California city wants to make gun insurance mandatory

UPDATE DAY

The Californian city of San José wants to compel owners of firearms to take out insurance for the damage their devices could cause. 

The decree , examined Tuesday in first reading by the city council, would also oblige the owners to pay a modest annual tax (25 dollars) intended to finance NGOs fighting against violence linked to weapons.

The purpose of this law is not to limit the purchase of firearms, but the physical damage that they regularly cause as well as the financial cost that this entails for the community, explain the municipal authorities.

“We have seen how insurance has reduced road deaths over the decades, for example with financial incentives to promote safe driving and the purchase of cars fitted with airbags and anti-lock braking systems,” points out Sam Liccardo, the mayor of this city of one million, the largest in Northern California.

“Similarly, gun insurance currently available on the market can adjust the amount to encourage owners to keep their guns in a safe, install locking systems and take safety courses,” he continues. .

Guns are commonplace in the United States, where approximately 40% of adults live in households with at least one gun, according to the Pew Research Center.

< p>Nearly 23 million firearms were sold in the country in 2020 and an estimated 40,000 people are shot and killed each year (including suicides).

Despite this devastation and the fact that a majority of Americans say they favor stricter gun controls, politicians have failed to toughen the laws on the matter, opponents invoking the Constitution and the protection of their freedoms

“While the 2nd Amendment protects the right of all citizens to own a gun, it does not stipulate that the taxpayer must subsidize this right,” notes Mr.
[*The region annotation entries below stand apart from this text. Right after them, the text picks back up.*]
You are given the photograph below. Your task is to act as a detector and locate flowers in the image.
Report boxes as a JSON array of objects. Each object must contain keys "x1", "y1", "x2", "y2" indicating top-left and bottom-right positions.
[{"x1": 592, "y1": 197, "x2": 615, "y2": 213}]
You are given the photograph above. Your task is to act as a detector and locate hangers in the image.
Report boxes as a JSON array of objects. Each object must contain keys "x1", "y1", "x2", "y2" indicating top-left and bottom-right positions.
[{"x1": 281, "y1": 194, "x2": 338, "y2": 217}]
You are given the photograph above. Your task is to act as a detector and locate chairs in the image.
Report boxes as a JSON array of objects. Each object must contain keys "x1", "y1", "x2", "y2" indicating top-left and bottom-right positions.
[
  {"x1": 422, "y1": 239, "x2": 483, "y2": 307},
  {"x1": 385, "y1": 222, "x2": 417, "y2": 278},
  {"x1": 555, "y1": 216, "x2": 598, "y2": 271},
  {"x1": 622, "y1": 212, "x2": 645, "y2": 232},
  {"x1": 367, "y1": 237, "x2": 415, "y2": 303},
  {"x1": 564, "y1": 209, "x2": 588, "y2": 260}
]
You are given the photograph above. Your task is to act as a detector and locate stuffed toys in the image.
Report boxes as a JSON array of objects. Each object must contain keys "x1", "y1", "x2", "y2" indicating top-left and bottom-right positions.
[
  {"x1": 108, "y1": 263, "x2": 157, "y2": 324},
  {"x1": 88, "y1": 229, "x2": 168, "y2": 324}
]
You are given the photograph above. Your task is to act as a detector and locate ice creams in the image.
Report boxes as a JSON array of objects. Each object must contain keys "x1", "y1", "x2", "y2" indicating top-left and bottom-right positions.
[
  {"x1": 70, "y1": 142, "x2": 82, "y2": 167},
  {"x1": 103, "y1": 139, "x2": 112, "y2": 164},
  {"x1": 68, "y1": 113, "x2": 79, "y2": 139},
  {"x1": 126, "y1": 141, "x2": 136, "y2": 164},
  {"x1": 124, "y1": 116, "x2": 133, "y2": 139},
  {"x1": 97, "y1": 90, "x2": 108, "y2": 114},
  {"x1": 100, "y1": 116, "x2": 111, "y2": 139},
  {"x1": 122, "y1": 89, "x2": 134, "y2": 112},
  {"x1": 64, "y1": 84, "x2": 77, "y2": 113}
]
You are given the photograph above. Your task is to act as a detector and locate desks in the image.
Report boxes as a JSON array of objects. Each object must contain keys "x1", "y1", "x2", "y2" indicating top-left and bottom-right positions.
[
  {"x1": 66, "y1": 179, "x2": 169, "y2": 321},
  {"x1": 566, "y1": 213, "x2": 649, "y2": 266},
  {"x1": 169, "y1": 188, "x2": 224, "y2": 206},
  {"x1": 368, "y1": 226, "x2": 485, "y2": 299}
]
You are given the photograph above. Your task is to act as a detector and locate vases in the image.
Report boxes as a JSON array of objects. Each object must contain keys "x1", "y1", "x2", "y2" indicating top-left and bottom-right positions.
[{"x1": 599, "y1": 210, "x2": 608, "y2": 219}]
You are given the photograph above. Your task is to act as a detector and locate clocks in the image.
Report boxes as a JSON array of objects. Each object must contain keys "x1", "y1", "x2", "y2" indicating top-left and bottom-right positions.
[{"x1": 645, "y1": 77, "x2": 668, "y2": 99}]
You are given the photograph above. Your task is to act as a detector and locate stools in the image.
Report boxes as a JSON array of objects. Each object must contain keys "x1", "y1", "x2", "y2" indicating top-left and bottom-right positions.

Liccardo.

In a press release, the San José City Council estimates the cost of gun violence to the city at approximately $40 million per year (police, rescue, investigations, etc.).

The The National Foundation for Gun Rights, a group opposed to the proposed city ordinance, called the measure “blatantly unconstitutional,” as implausible as a “free speech tax” or a “tax on the right to go to church”.

The decree will pass in second next month and is due to come into effect in August if passed.